La cession d'un cabinet dentaire est l'une des transactions les plus structurées et les plus encadrées du marché des professions de santé libérales. En France, avec plus de 42 000 chirurgiens-dentistes en exercice libéral, les cessions de cabinets se comptent par milliers chaque année, portées par un vieillissement prononcé de la profession.

Une démographie médicale sous tension

La profession dentaire présente un contraste saisissant : d'un côté, des zones très densément peuplées de dentistes (Paris, Île-de-France, Côte d'Azur) où les cessions sont concurrentielles ; de l'autre, de nombreuses zones sous-dotées où les cédants peinent à trouver un repreneur. Cette géographie crée des dynamiques de valorisation très inégales.
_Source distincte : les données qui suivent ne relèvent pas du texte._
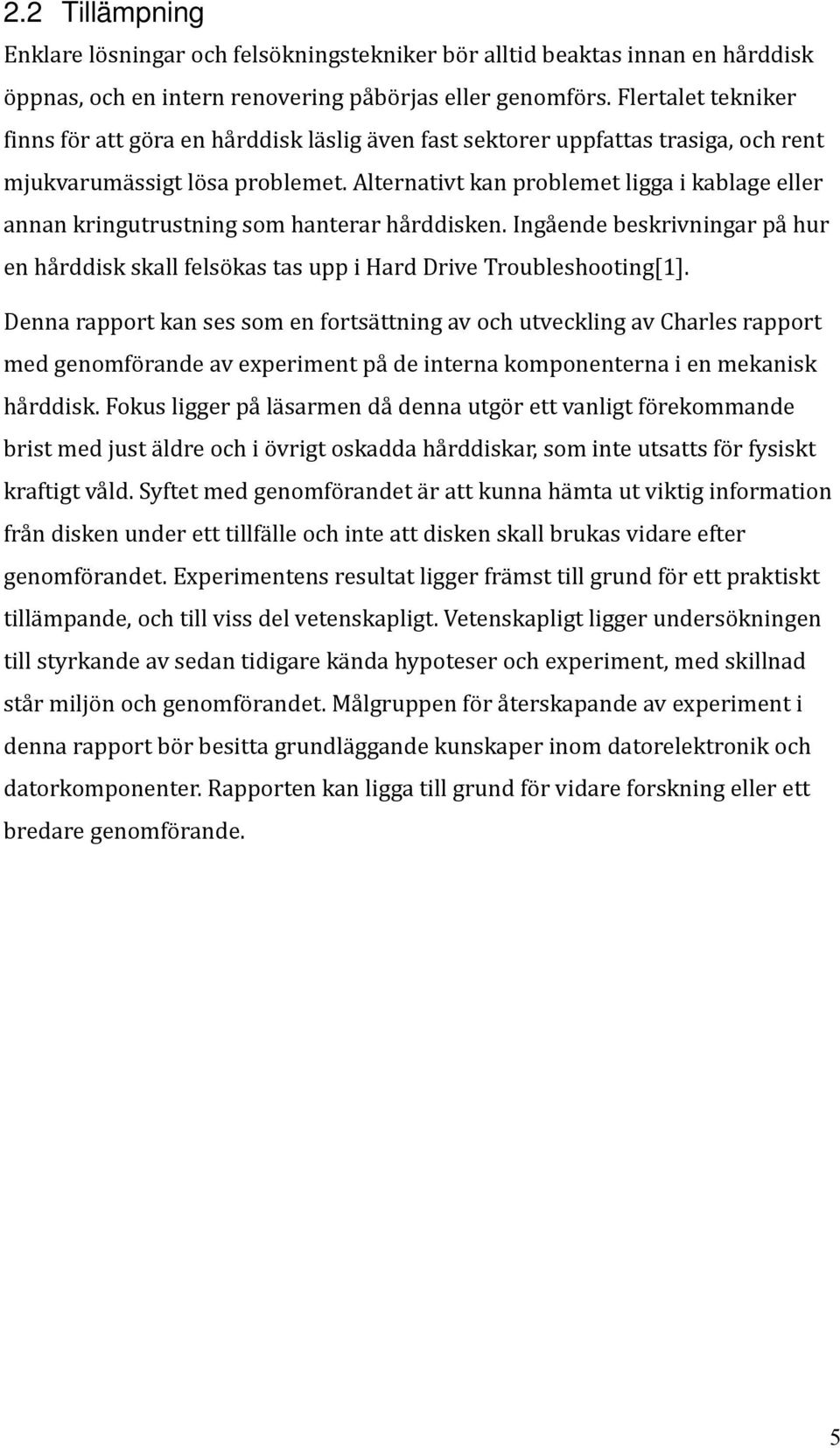 2.2 Tillämpning

Enklare lösningar och felsökningstekniker bör alltid beaktas innan en hårddisk öppnas, och en intern renovering påbörjas eller genomförs. Flertalet tekniker finns för att göra en hårddisk läslig även fast sektorer uppfattas trasiga, och rent mjukvarumässigt lösa problemet. Alternativt kan problemet ligga i kablage eller annan kringutrustning som hanterar hårddisken. Ingående beskrivningar på hur en hårddisk skall felsökas tas upp i Hard Drive Troubleshooting[1].

Denna rapport kan ses som en fortsättning av och utveckling av Charles rapport med genomförande av experiment på de interna komponenterna i en mekanisk hårddisk. Fokus ligger på läsarmen då denna utgör ett vanligt förekommande brist med just äldre och i övrigt oskadda hårddiskar, som inte utsatts för fysiskt kraftigt våld. Syftet med genomförandet är att kunna hämta ut viktig information från disken under ett tillfälle och inte att disken skall brukas vidare efter genomförandet. Experimentens resultat ligger främst till grund för ett praktiskt tillämpande, och till viss del vetenskapligt. Vetenskapligt ligger undersökningen till styrkande av sedan tidigare kända hypoteser och experiment, med skillnad står miljön och genomförandet. Målgruppen för återskapande av experiment i denna rapport bör besitta grundläggande kunskaper inom datorelektronik och datorkomponenter. Rapporten kan ligga till grund för vidare forskning eller ett bredare genomförande.

5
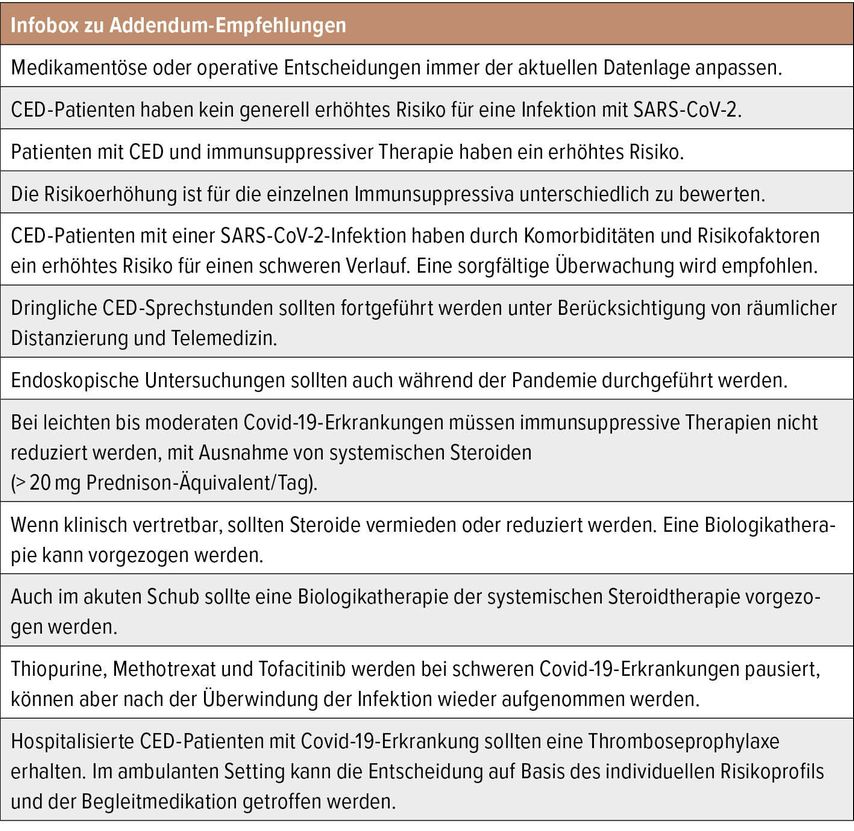 | Infobox zu Addendum-Empfehlungen |
|---|
| Medikamentöse oder operative Entscheidungen immer der aktuellen Datenlage anpassen. |
| CED-Patienten haben kein generell erhöhtes Risiko für eine Infektion mit SARS-CoV-2. |
| Patienten mit CED und immunsuppressiver Therapie haben ein erhöhtes Risiko. |
| Die Risikoerhöhung ist für die einzelnen Immunsuppressiva unterschiedlich zu bewerten. |
| CED-Patienten mit einer SARS-CoV-2-Infektion haben durch Komorbiditäten und Risikofaktoren ein erhöhtes Risiko für einen schweren Verlauf. Eine sorgfältige Überwachung wird empfohlen. |
| Dringliche CED-Sprechstunden sollten fortgeführt werden unter Berücksichtigung von räumlicher Distanzierung und Telemedizin. |
| Endoskopische Untersuchungen sollten auch während der Pandemie durchgeführt werden. |
| Bei leichten bis moderaten Covid-19-Erkrankungen müssen immunsuppressive Therapien nicht reduziert werden, mit Ausnahme von systemischen Steroiden (> 20 mg Prednison-Äquivalent/Tag). |
| Wenn klinisch vertretbar, sollten Steroide vermieden oder reduziert werden. Eine Biologikatherapie kann vorgezogen werden. |
| Auch im akuten Schub sollte eine Biologikatherapie der systemischen Steroidtherapie vorgezogen werden. |
| Thiopurine, Methotrexat und Tofacitinib werden bei schweren Covid-19-Erkrankungen pausiert, können aber nach der Überwindung der Infektion wieder aufgenommen werden. |
| Hospitalisierte CED-Patienten mit Covid-19-Erkrankung sollten eine Thromboseprophylaxe erhalten. Im ambulanten Setting kann die Entscheidung auf Basis des individuellen Risikoprofils und der Begleitmedikation getroffen werden. |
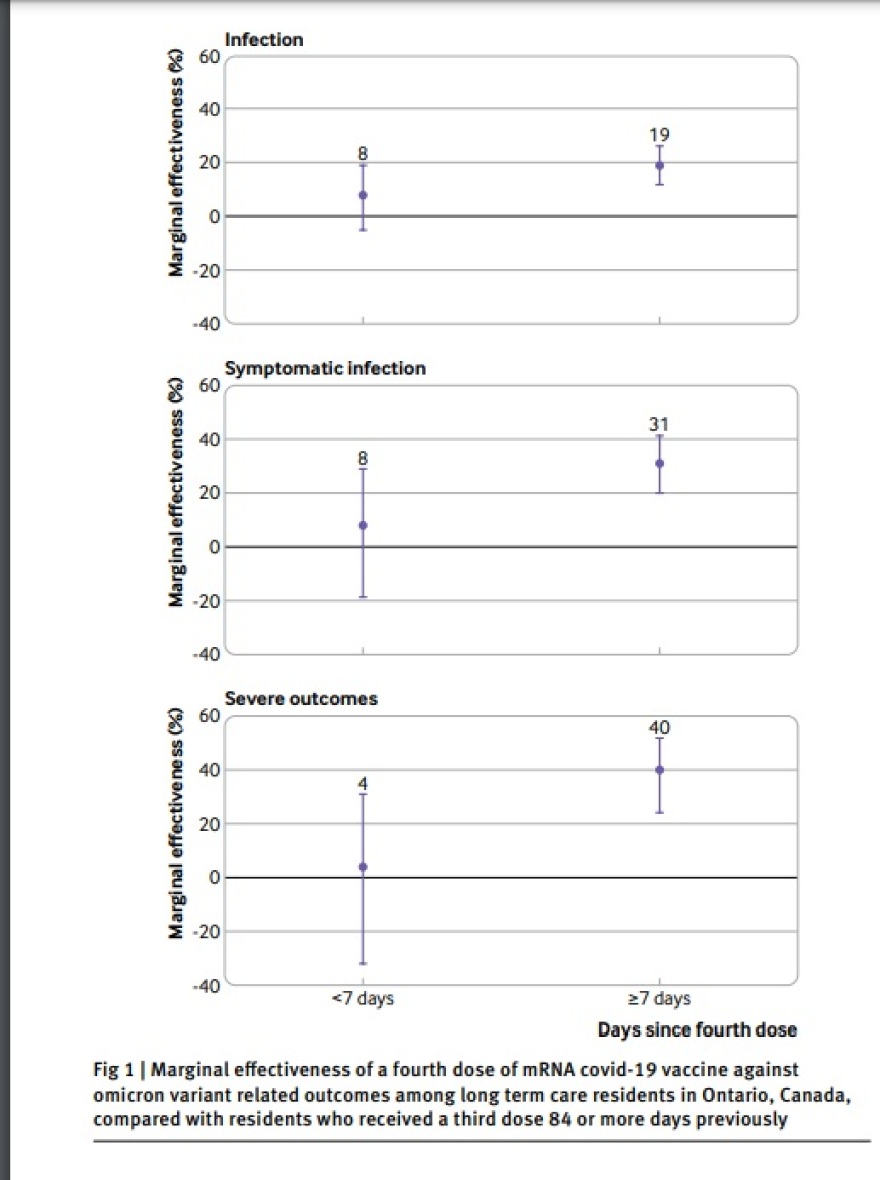 Infection

Marginal effectiveness (%)

60
40
20
0
-20
-40

8
19

Symptomatic infection

Marginal effectiveness (%)

60
40
20
0
-20
-40

8
31

Severe outcomes

Marginal effectiveness (%)

60
40
20
0
-20
-40

4
40

<7 days
≥7 days

Days since fourth dose

Fig 1 | Marginal effectiveness of a fourth dose of mRNA covid-19 vaccine against omicron variant related outcomes among long term care residents in Ontario, Canada, compared with residents who received a third dose 84 or more days previously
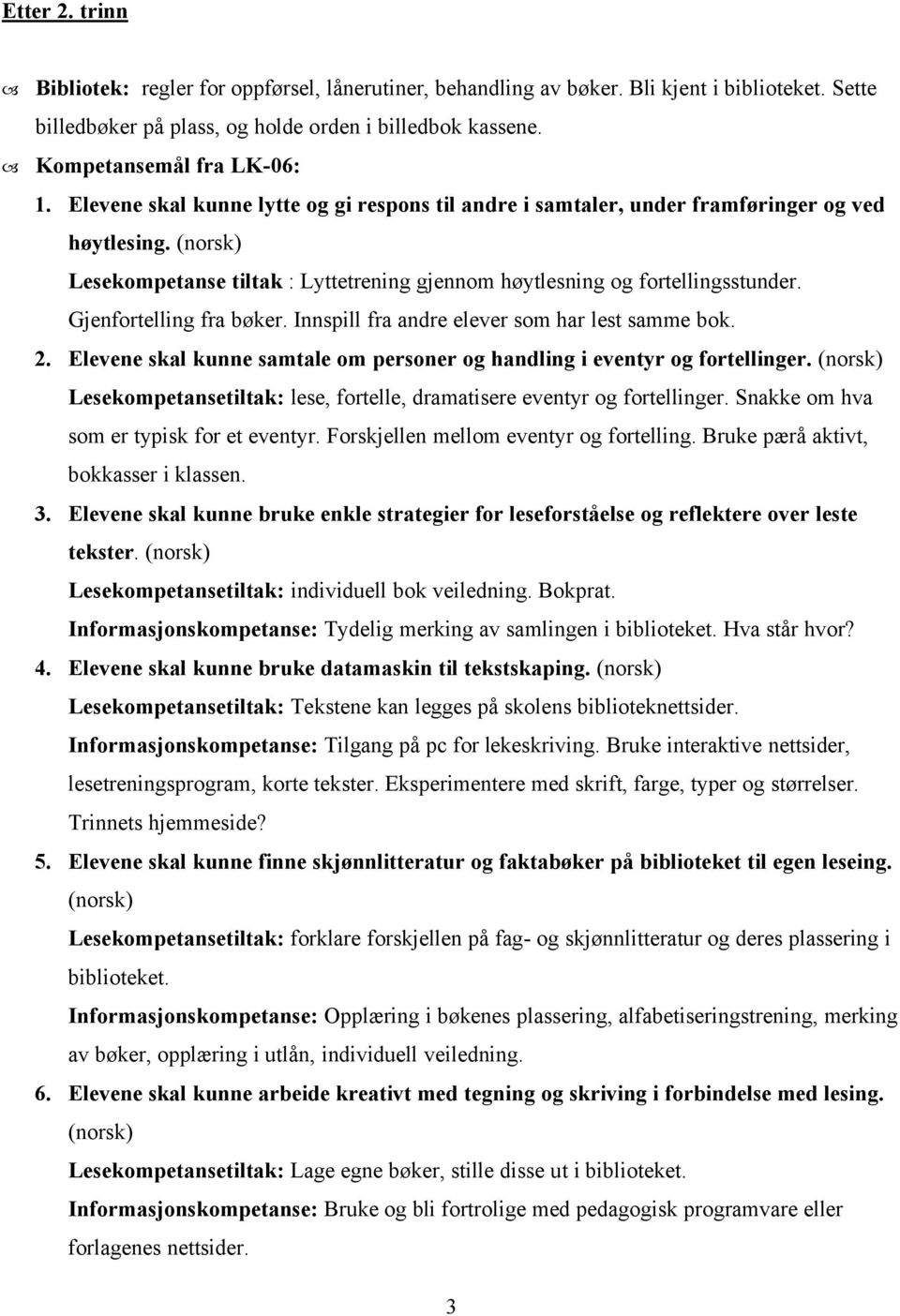 Etter 2. trinn

Bibliotek: regler for oppførsel, lånerutiner, behandling av bøker. Bli kjent i biblioteket. Sette billedbøker på plass, og holde orden i billedbok kassene.

Kompetansemål fra LK-06:

1. Elevene skal kunne lytte og gi respons til andre i samtaler, under framføringer og ved høytlesing. (norsk)
Lesekompetanse tiltak : Lyttetrening gjennom høytlesning og fortellingsstunder. Gjenfortelling fra bøker. Innspill fra andre elever som har lest samme bok.

2. Elevene skal kunne samtale om personer og handling i eventyr og fortellinger. (norsk)
Lesekompetansetiltak: lese, fortelle, dramatisere eventyr og fortellinger. Snakke om hva som er typisk for et eventyr. Forskjellen mellom eventyr og fortelling. Bruke pærå aktivt, bokkasser i klassen.

3. Elevene skal kunne bruke enkle strategier for leseforståelse og reflektere over leste tekster. (norsk)
Lesekompetansetiltak: individuell bok veiledning. Bokprat.
Informasjonskompetanse: Tydelig merking av samlingen i biblioteket. Hva står hvor?

4. Elevene skal kunne bruke datamaskin til tekstskaping. (norsk)
Lesekompetansetiltak: Tekstene kan legges på skolens biblioteknettsider.
Informasjonskompetanse: Tilgang på pc for lekeskriving. Bruke interaktive nettsider, lesetreningsprogram, korte tekster. Eksperimentere med skrift, farge, typer og størrelser. Trinnets hjemmeside?

5. Elevene skal kunne finne skjønnlitteratur og faktabøker på biblioteket til egen leseing. (norsk)
Lesekompetansetiltak: forklare forskjellen på fag- og skjønnlitteratur og deres plassering i biblioteket.
Informasjonskompetanse: Opplæring i bøkenes plassering, alfabetiseringstrening, merking av bøker, opplæring i utlån, individuell veiledning.

6. Elevene skal kunne arbeide kreativt med tegning og skriving i forbindelse med lesing. (norsk)
Lesekompetansetiltak: Lage egne bøker, stille disse ut i biblioteket.
Informasjonskompetanse: Bruke og bli fortrolige med pedagogisk programvare eller forlagenes nettsider.

3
Les tendances structurelles

Plusieurs tendances transforment le marché de la cession dentaire :

Groupes dentaires (Dental On Line, Colosseum Dental, Inicea) : acteurs en consolidation rapide, achetant des cabinets individuels ou des petits groupes

Centres de santé : structures associatives ou mutualistes offrant des soins en tiers payant intégral, concurrentes des cabinets libéraux

Regroupement entre confrères : association de 2 à 4 praticiens pour partager les coûts et les patients

Exercice mixte : city dental + chirurgie implantaire + orthodontie dans le même site

Les spécificités de la transmission dentaire

La cession d'un cabinet dentaire cumule des problématiques spécifiques :

Valeur du matériel lourd (fauteuil, radiologie numérique, CBCT, système CAO/FAO)

Patientèle attachée au praticien et sensible aux changements

Personnel (assistant dentaire) à fidéliser ou reprendre

Laboratoire de prothèse : relation à entretenir avec le labo historique

La La due diligence en acquisition d'entreprise : guide complet doit intégrer tous ces éléments pour une appréciation complète.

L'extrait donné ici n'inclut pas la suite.